An orthopedic injury does not change someone from a normally functioning adult into a gross disturbed patient with delusions, hallucinations and a range of bizarre symptoms.
The exception would be where the individual_s injury is _outside the range of normal human experiences_ which is what we typically associate with posttraumatic stress disorder in which the injury has been shocking, horrific and of prolonged duration.
However, again, you are correct that a neck, lumbar, knee, shoulder etc injury does not result in truly bizarre psychological symptoms.
When this does occur, and assuming that these symptoms are not under voluntary control, it is likely that the injured worker was fragile (subclinical symptoms) and may have actually chosen his/her line of work to avoid stressors with which they could not deal.

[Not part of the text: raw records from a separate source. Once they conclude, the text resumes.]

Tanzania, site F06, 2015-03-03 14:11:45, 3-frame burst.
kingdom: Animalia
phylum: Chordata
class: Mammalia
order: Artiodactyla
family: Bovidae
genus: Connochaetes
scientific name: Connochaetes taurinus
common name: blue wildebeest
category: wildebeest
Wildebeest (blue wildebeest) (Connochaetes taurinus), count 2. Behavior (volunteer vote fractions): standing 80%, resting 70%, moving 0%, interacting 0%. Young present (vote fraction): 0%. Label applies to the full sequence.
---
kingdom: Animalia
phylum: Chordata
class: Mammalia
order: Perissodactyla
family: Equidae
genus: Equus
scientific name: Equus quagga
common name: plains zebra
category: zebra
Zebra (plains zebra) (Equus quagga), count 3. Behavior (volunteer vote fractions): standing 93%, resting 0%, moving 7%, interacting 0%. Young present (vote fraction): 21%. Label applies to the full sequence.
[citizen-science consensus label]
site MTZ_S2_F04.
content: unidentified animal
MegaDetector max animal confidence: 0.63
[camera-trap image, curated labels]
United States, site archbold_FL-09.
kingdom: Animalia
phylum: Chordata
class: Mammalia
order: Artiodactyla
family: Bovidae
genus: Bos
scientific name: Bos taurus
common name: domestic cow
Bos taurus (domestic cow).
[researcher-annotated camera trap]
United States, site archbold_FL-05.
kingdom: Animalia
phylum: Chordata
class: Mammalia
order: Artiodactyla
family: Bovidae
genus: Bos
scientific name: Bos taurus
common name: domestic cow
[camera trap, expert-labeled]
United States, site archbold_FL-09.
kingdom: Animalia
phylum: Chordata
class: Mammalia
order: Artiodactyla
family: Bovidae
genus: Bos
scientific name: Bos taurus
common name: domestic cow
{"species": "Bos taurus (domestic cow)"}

He may have chosen to work in solitude, to do repetitive motion, to do simplified tasks, etc. all to avoid stressors with which he knew he could not cope.
After injury, he/she is thrown into uncontrolled hospital, clinic and office environments, taking mood altering medications, left isolated for days on end, and having an uncertain future.
At that point, all that was contained/controlled begins to come forward, and we see truly bizarre behavior.
We recently had a patient who had been very effective in her work. However, she had never married, had few friends, had many pets, and lived in rural isolation. After injury, she stopped personal hygiene, began to talk to her pets (and insisted that they responded) and developed bizarre beliefs about her condition. Recognizing this, we were able to get her into day programs and have home health visit her until she was mobilized enough to return to work. The symptoms subsided as soon as she had daily activities and human contact.